═════ Extracted information ═════

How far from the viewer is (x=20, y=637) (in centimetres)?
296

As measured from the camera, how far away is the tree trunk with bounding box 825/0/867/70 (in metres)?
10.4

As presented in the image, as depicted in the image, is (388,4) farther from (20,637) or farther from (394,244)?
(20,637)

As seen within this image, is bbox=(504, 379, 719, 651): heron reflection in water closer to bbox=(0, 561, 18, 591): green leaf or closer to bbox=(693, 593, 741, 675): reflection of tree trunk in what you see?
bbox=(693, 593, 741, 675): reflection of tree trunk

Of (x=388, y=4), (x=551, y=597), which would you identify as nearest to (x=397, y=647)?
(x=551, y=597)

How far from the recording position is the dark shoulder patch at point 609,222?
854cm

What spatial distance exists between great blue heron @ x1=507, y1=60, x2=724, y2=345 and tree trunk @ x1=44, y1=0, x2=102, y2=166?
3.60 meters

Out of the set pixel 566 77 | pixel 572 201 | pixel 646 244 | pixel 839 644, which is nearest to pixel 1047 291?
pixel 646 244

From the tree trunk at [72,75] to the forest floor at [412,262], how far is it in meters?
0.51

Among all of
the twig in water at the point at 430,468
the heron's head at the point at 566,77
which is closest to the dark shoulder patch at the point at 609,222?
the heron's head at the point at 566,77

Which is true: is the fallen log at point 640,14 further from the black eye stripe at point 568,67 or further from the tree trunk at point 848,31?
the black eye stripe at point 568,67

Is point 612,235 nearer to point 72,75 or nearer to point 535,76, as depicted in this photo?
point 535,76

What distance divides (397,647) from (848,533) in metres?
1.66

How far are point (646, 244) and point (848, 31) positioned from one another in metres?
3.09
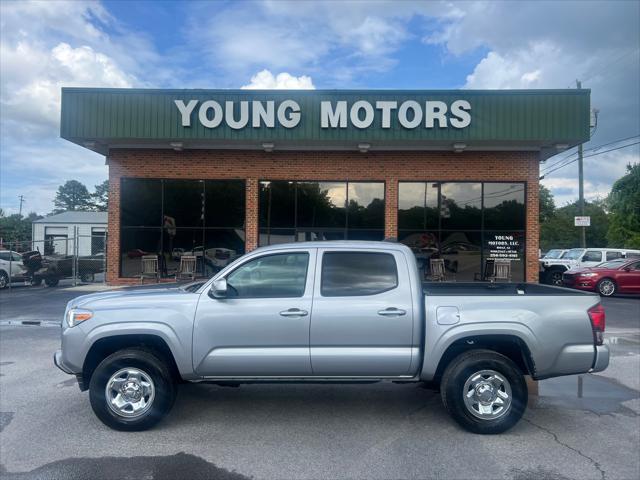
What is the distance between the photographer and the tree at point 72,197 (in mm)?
112406

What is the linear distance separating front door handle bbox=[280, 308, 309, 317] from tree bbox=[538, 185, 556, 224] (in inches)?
3047

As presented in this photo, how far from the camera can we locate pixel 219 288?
4797 mm

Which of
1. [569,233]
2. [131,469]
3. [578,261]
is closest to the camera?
[131,469]

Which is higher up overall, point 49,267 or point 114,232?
point 114,232

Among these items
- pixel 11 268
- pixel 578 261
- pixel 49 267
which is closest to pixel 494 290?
pixel 578 261

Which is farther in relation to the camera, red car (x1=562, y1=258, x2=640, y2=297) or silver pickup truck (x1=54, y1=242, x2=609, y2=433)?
red car (x1=562, y1=258, x2=640, y2=297)

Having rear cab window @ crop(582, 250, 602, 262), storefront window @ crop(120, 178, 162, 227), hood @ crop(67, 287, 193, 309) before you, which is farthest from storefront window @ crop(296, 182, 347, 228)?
hood @ crop(67, 287, 193, 309)

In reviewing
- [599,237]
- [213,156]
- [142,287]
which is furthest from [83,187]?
[142,287]

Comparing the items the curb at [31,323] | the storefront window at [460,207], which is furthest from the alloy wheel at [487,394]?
the storefront window at [460,207]

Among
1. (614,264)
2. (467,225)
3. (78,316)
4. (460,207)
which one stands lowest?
(78,316)

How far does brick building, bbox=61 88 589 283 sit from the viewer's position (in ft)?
52.9

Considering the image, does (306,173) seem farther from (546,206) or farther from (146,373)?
(546,206)

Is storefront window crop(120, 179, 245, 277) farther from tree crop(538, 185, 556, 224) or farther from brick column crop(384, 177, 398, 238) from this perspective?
tree crop(538, 185, 556, 224)

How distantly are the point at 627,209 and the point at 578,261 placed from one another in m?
22.5
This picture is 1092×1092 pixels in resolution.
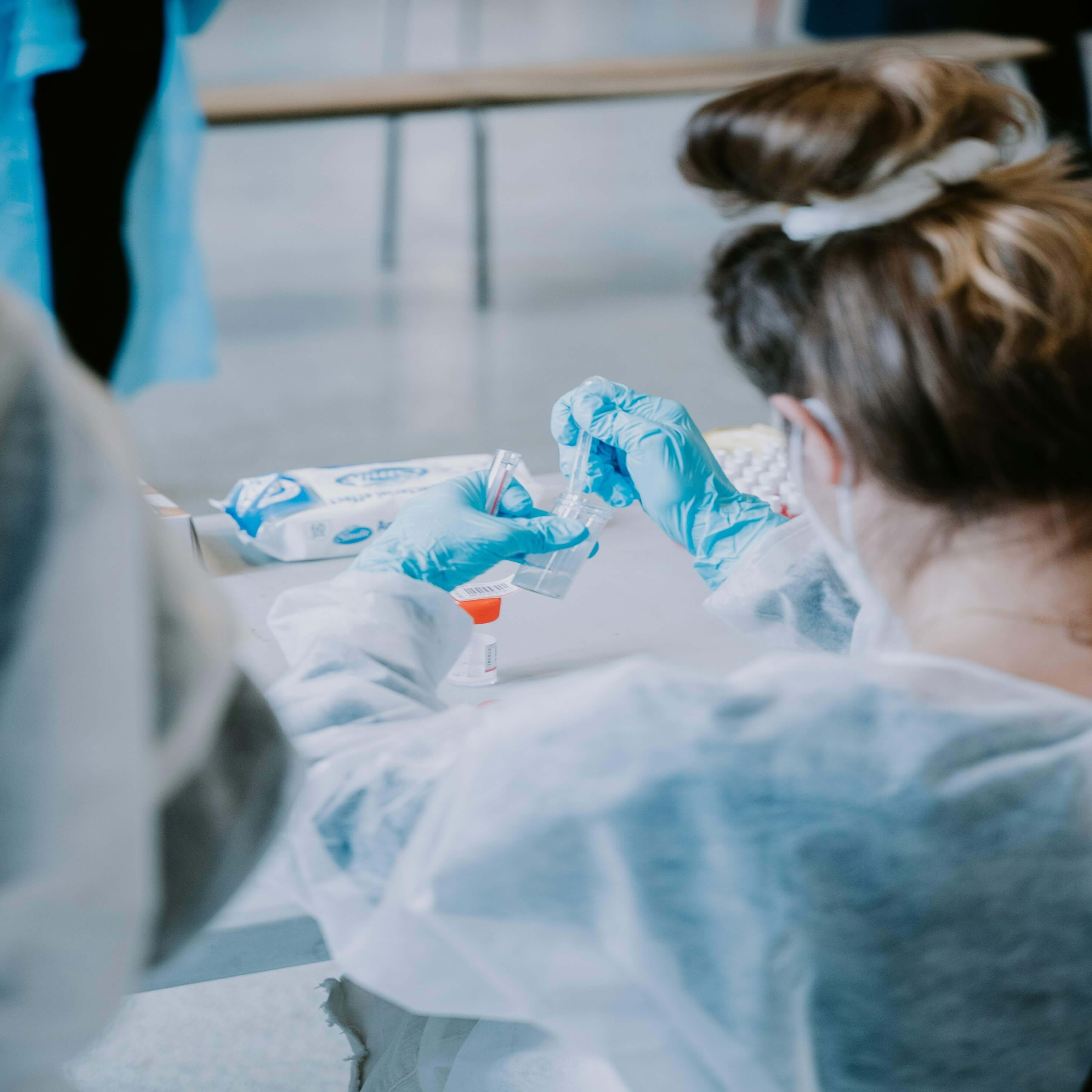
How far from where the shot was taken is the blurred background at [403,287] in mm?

═════

Render every line of the entries from the one containing "Is storefront window" through the end as a JSON list of strings, one string per line. Omit blank lines and leave the pictures out.

> **Written answer**:
[
  "Is storefront window crop(120, 179, 245, 277) farther from tree crop(538, 185, 556, 224) or farther from brick column crop(384, 177, 398, 238) from this perspective?",
  "tree crop(538, 185, 556, 224)",
  "How distantly are the point at 627,209 and the point at 578,261 placed from one another in m?",
  "22.5",
  "This picture is 1092×1092 pixels in resolution.",
  "How far from where the shot was taken is the blurred background at [403,287] in mm?"
]